Imagem de divulgação do filme “Me Ame Com Ternura”

Isso é bastante explorado no filme, pois, em cenas de água e sol, vamos acompanhando Clémence em sua jornada de culpa, raiva, dor, angústia e, enfim, contentamento de ser ela independente da maternidade e seus destinos.

Por fim, e não menos importante, o psicanalista Christian Dunker, em sua obra “A Reinvenção da Intimidade”, argumenta sobre a dinâmica dos divórcios. Boa parte do sofrimento de Clémence advém das atitudes de seu ex-marido. Que no divórcio se posiciona na direção de destruir a ex-companheira (mesmo que para isso precise causar sofrimento ao filho). Dunker retoma os escritos psicanalíticos da alienação (Lacan) para apontar como, em uma separação, não se sabe com exatidão o que se perde, que o processo de afastamento do antigo cônjuge convoca o sujeito para um estado de redescobrir seus próprios limites. “Onde sou eu, e onde era o outro que aqui já não mais?”.

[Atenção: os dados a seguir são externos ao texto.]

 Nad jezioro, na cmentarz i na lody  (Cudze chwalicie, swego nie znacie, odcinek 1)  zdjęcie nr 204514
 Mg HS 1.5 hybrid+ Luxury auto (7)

Imagem de divulgação do filme “Me Ame Com Ternura”

Uma das saídas, e talvez a menos elaborada, para o divórcio é a construção de uma agressividade e uma culpabilização do outro por uma separação — mesmo que se quisesse essa separação. Nessa saída o sujeito se desresponsabiliza sobre qualquer parte que tenha na história pregressa e a ex-companheira é tomada como destino final de toda agressividade, que no fundo é uma medida defensiva do sujeito a responsabilizar.

Filme visto na abertura do Festival Mix Brasil e que proclama a atenção do expectador para diferentes modos de ser mulher, de ser mãe, de amar, ser amada e expressar a sexualidade. O longa se apresenta como um ótimo retrato do período histórico, das buscas por liberdade, por identidade, da violência ao diferente, do autoritarismo, do direito como arma e de um amor que leva em consideração o desejo que não abre mão de se inscrever.

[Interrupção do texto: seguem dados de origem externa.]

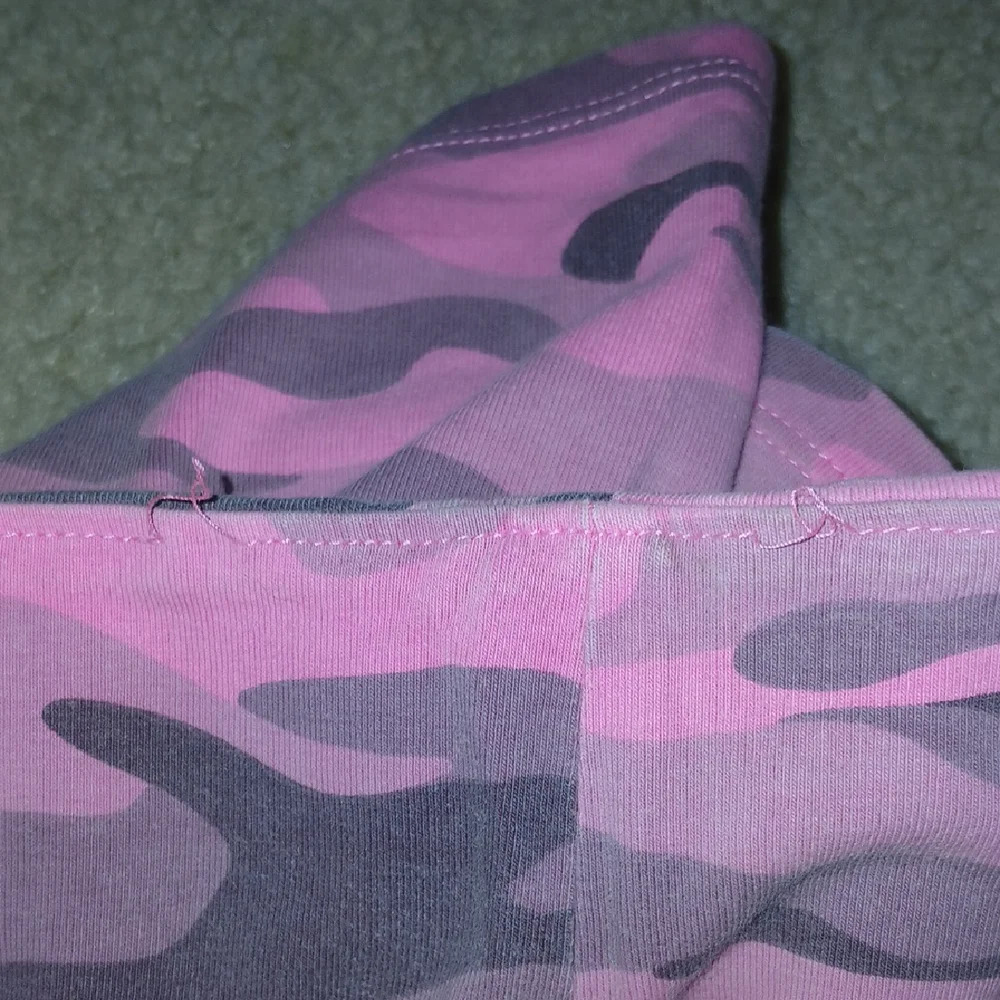 PINK Victoria's Secret Camouflage Yoga Shorts Women's Medium - Picture 7 of 7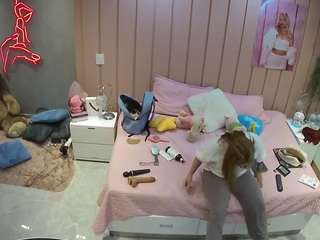 voyeurcam-casa-salsa-bedroom-1 webcam model stream image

Ele terá uma última exibição no dia 17/11, no Reserva Cultural da Paulista, às 21h. Com ingressos populares, a venda deve esgotar rapidamente. No Brasil o filme conta com a distribuição da Imovision, que além de ser uma distribuidora de filmes independentes ela também conta com uma plataforma de assinatura, o Reserva Imovision, nela há uma curadoria bastante interessante de filmes premiados ao redor dos melhores festivais de cinema do mundo, além de muitos clássicos cults que todo fã de cinema deve amar, vale a pena dar uma olhada.